Data supplied ::
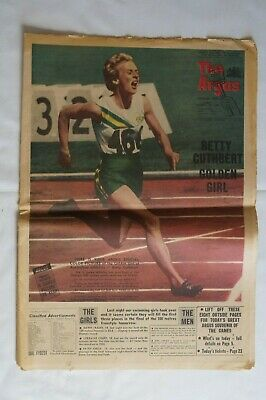 Olympic Games Collectable 1956 Melbourne Vintage The Argus Cuthbert Golden Girl
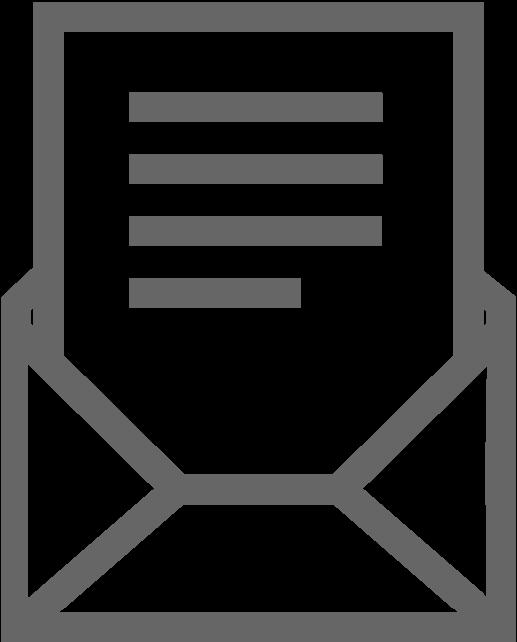 Newsletter | Kommt zur Remote-Konferenz am 16. März 2021!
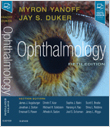 Ophthalmol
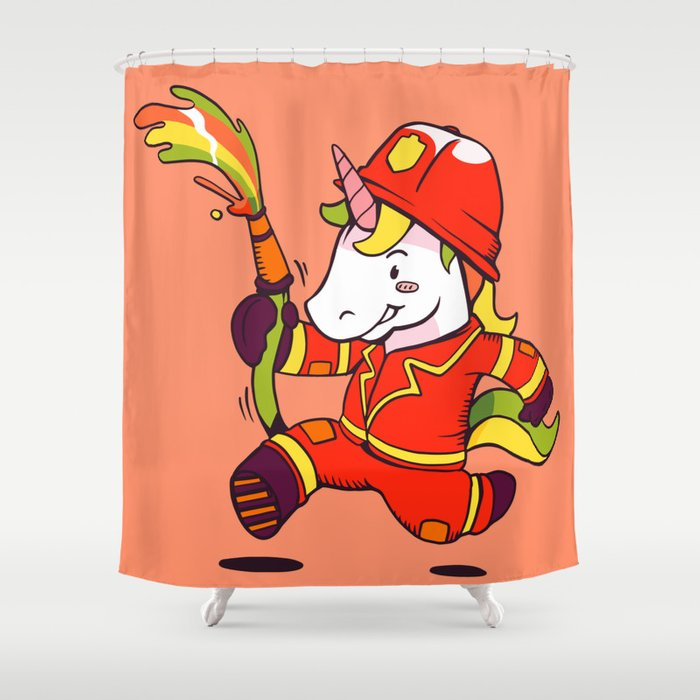 Cartoon Cute Unicorn Firefighter In Orange Shower Curtain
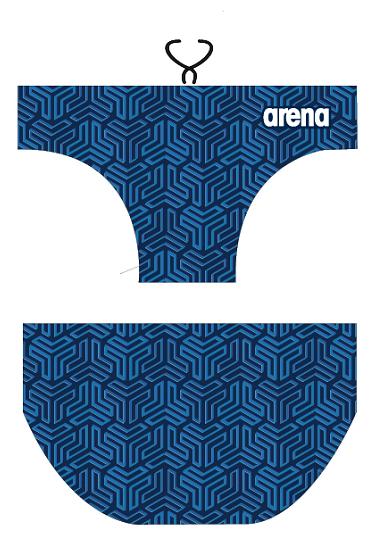 Arena waterpolobroek Kikko navy multi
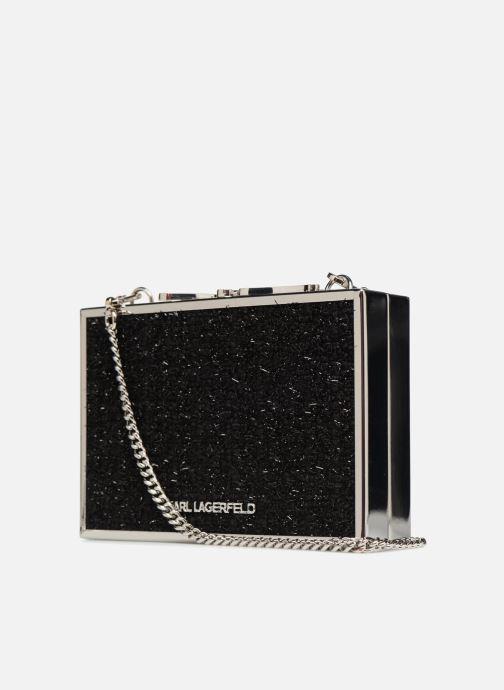 Handtaschen KARL LAGERFELD K Pins Tweed Minaudière schwarz ansicht von rechts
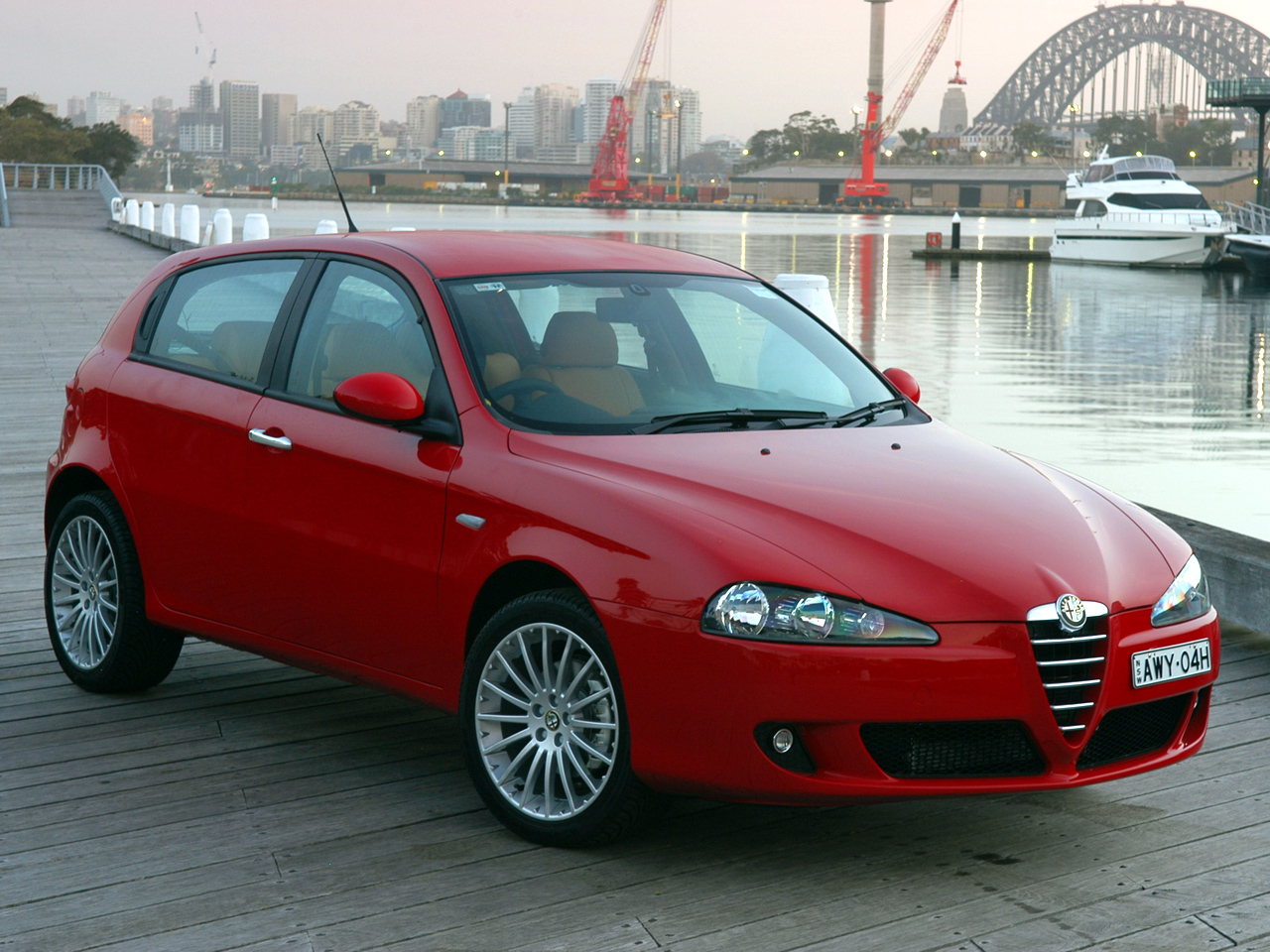 2019 Alfa Romeo 147 5door photo - 6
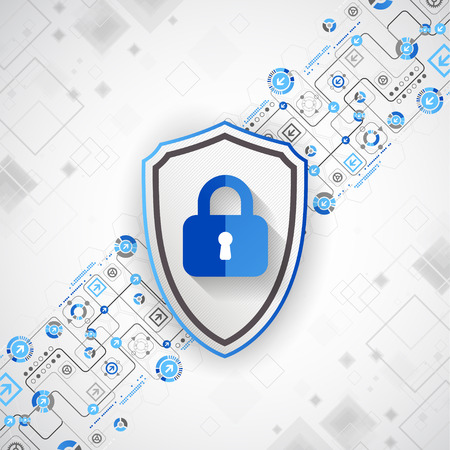 encryption: Protection concept of digital and technological. Protect mechanism, system privacy, vector illustration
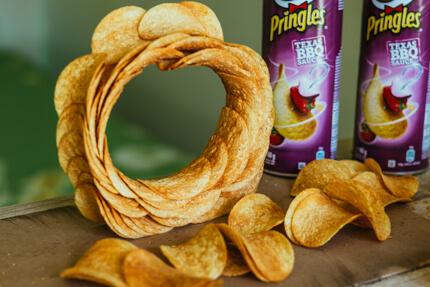 Teeme Keemiat Pringles-6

Work request :: Having removed the pictures, write out the records exactly as they stand.

Result ::
 Olympic Games Collectable 1956 Melbourne Vintage The Argus Cuthbert Golden Girl
 Newsletter | Kommt zur Remote-Konferenz am 16. März 2021!
 Ophthalmol
 Cartoon Cute Unicorn Firefighter In Orange Shower Curtain
 Arena waterpolobroek Kikko navy multi
 Handtaschen KARL LAGERFELD K Pins Tweed Minaudière schwarz ansicht von rechts
 2019 Alfa Romeo 147 5door photo - 6
 encryption: Protection concept of digital and technological. Protect mechanism, system privacy, vector illustration
 Teeme Keemiat Pringles-6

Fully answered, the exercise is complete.